Rencontre entre un concept de théorie du droit et un percept artistique
« Au niveau le plus profond, écrit Gilles Deleuze dans Proust et les signes, l’essentiel est dans les signes de l’art »
Le projet de cette exposition est le fruit d’une rencontre où les pages d’un essai de théorie interdisciplinaire du droit intitulé Penser les flux normatifs – Essai sur le droit fluide, (Mare & Martin, 2018) et une série de tableaux d’une artiste peintre rouennaise du courant informel congruent vers un monde de flux et une esthétique contemporaine de la fluidité.
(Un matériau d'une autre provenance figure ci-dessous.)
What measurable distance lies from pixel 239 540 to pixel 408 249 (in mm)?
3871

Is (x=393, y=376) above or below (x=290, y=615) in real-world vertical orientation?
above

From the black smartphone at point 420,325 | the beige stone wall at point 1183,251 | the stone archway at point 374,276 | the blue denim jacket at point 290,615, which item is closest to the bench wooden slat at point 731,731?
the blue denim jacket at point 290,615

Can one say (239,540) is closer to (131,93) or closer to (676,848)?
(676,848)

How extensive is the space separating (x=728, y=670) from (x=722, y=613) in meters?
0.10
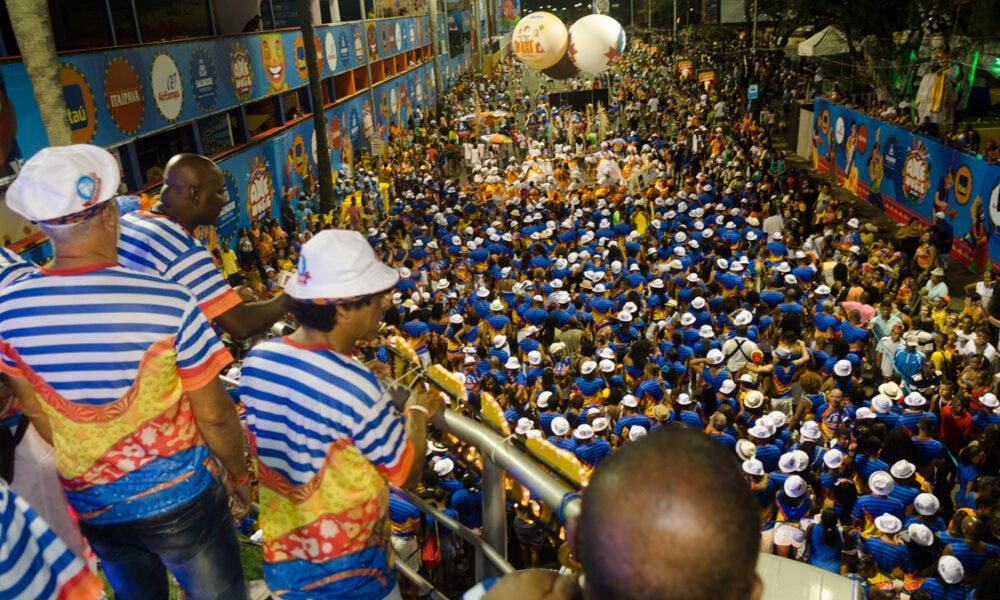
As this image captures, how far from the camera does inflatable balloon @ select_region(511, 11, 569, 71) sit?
80.8 ft

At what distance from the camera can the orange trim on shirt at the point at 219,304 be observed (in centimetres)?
296

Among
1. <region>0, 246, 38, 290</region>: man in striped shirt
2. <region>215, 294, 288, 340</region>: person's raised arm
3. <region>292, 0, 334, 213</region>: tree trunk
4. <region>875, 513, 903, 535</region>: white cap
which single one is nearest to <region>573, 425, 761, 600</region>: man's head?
<region>215, 294, 288, 340</region>: person's raised arm

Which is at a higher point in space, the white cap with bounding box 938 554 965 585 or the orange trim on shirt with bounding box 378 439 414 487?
the orange trim on shirt with bounding box 378 439 414 487

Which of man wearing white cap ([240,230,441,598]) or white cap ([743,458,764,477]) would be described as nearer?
man wearing white cap ([240,230,441,598])

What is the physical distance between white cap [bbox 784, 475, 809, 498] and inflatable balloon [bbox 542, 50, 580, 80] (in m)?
21.8

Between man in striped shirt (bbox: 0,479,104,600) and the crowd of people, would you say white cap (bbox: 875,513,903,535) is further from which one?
man in striped shirt (bbox: 0,479,104,600)

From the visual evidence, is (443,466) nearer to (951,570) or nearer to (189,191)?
(951,570)

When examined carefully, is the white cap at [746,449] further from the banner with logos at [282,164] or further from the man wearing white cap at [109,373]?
the banner with logos at [282,164]

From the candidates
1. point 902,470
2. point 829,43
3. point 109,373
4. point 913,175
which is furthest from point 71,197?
point 829,43

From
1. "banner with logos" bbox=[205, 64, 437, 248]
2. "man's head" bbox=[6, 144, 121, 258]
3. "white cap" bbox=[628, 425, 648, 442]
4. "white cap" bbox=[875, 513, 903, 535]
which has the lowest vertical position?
"white cap" bbox=[875, 513, 903, 535]

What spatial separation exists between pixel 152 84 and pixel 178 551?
13.3 meters

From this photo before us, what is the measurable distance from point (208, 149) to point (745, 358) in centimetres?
1310

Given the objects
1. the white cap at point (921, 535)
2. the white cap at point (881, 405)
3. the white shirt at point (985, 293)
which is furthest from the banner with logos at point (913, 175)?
the white cap at point (921, 535)

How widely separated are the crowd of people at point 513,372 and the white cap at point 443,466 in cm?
3
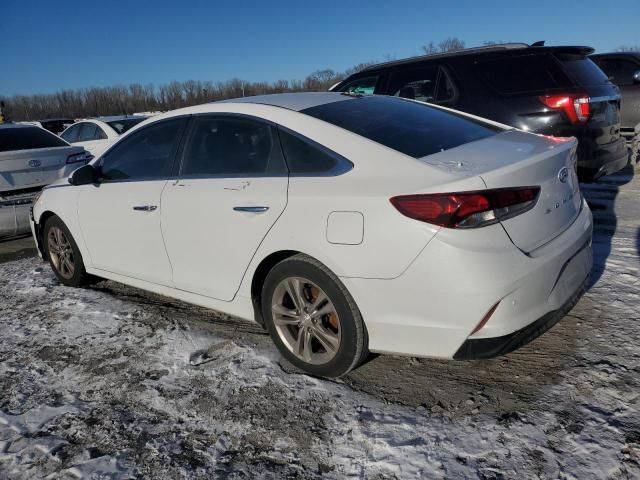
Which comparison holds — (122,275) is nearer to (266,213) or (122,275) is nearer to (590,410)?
(266,213)

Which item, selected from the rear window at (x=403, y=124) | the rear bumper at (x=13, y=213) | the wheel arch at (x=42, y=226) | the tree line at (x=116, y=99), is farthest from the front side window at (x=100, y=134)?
Result: the tree line at (x=116, y=99)

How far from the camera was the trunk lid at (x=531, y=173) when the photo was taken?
8.25ft

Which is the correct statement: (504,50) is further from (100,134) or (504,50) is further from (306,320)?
(100,134)

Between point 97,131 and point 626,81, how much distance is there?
449 inches

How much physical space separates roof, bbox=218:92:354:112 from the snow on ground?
5.02 ft

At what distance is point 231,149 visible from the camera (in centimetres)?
342

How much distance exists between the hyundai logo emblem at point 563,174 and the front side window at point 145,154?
2.45 m

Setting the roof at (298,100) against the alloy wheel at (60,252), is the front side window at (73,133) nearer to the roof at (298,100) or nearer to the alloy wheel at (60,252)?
the alloy wheel at (60,252)

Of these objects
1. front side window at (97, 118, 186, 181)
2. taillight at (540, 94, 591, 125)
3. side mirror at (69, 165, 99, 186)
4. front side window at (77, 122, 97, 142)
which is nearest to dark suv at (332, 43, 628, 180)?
taillight at (540, 94, 591, 125)

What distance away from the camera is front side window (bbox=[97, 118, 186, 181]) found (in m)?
3.81

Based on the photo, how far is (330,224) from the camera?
2705 millimetres

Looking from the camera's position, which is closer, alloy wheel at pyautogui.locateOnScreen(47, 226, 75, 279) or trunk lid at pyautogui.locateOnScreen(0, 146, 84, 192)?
alloy wheel at pyautogui.locateOnScreen(47, 226, 75, 279)

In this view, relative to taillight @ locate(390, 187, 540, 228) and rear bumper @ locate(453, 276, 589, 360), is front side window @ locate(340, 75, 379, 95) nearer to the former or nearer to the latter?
taillight @ locate(390, 187, 540, 228)

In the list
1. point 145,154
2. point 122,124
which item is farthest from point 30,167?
point 122,124
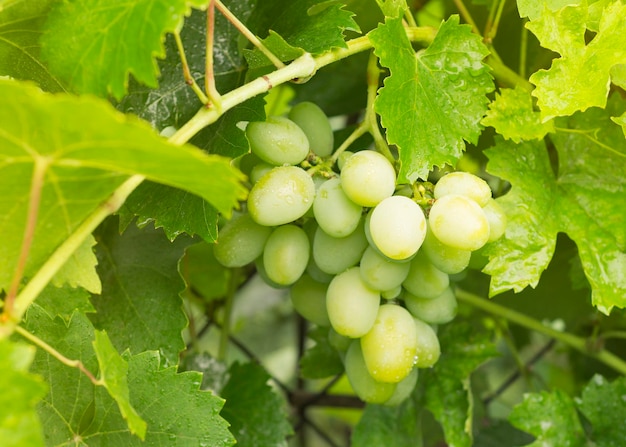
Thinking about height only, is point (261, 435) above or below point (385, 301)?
below

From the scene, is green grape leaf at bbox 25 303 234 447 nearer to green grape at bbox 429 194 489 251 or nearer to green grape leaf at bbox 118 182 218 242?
green grape leaf at bbox 118 182 218 242

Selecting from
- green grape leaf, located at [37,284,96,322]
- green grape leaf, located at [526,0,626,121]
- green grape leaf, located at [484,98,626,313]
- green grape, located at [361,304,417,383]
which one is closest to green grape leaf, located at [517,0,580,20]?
green grape leaf, located at [526,0,626,121]

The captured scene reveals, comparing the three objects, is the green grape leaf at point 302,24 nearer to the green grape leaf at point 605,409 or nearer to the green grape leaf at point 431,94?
the green grape leaf at point 431,94

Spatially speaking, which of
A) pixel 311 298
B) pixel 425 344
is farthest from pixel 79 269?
pixel 425 344

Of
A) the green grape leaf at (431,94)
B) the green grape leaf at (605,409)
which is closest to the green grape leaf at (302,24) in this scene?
the green grape leaf at (431,94)

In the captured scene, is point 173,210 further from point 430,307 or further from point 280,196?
point 430,307

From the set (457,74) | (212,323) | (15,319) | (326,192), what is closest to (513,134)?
(457,74)

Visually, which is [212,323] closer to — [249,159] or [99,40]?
[249,159]

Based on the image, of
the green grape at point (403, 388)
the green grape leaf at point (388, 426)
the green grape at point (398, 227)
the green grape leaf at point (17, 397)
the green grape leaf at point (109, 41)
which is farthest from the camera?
the green grape leaf at point (388, 426)
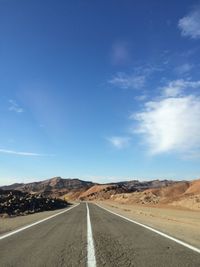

Dans son essai Art & flux – Une esthétique du contemporain (L’Harmattan, 2014), l’esthéticien Julien Verhaeghe caractérise l’esthétique des flux par un travail artistique en prise avec les fluctuations du monde. L’artiste fluxien rend compte du monde tel que par ses ondes il passe à travers lui. Il peint des percepts et des affects, au sens deleuzien, c’est-à-dire des blocs de sensations et d’affections qui dépassent ceux qui les éprouvent et les font devenir.
L’univers des flux, qui est le nôtre, est une dynamique pulsionnelle et intempestive, un jet, un courant continu fait de devenirs et de lignes de fuite. Le flux n’a pas de repentir : il coule et s’embranche à d’autres flux. C’est cette même dynamique que l’on retrouve dans le travail de l’artiste Sylvie Grenn qui travaille sans croquis préparatoire et peint sans repentir.
Sylvie Grenn ne peint pas seulement la fluence du monde, elle peint mue par une énergie du type du flux et par série. Pour démarrer un tableau, elle fait une trace de pinceau et à ce moment tous les possibles sont là : c’est la toile qui commande. Elle a un besoin tout de suite de rentrer dans le vif du réel.
Le réel, nous dit Deleuze, c’est le flux. L’essai Penser les flux normatifs avec lequel l’œuvre de l’artiste entre en résonance propose une vision artiste du Droit permettant d’entrer de façon frontale dans sa réalité, dans les tuyaux par où passent ses flux. Le droit hypermoderne est fabriqué et détruit en continu, sa texture est de plus en plus souple et fluide ; il circule à grande vitesse entre les différents espaces de la « métropolis planétaire ».
C’est la complexité de notre vie en flux et dans les flux qu’a peint Sylvie Grenn : sa part d’idéal (la fluidité de la vie, l’expérience du flow des psychologues) comme sa part sombre (l’entrée dans les sociétés hypernormées et de contrôle). Magie de l’art, magie de la peinture qui nous donne tout sur un seul écran, magie de la peinture de Sylvie Grenn en particulier, tout des flux normatifs est évoqué dans le tableau sans titre de 1997 reproduit sur l’affiche.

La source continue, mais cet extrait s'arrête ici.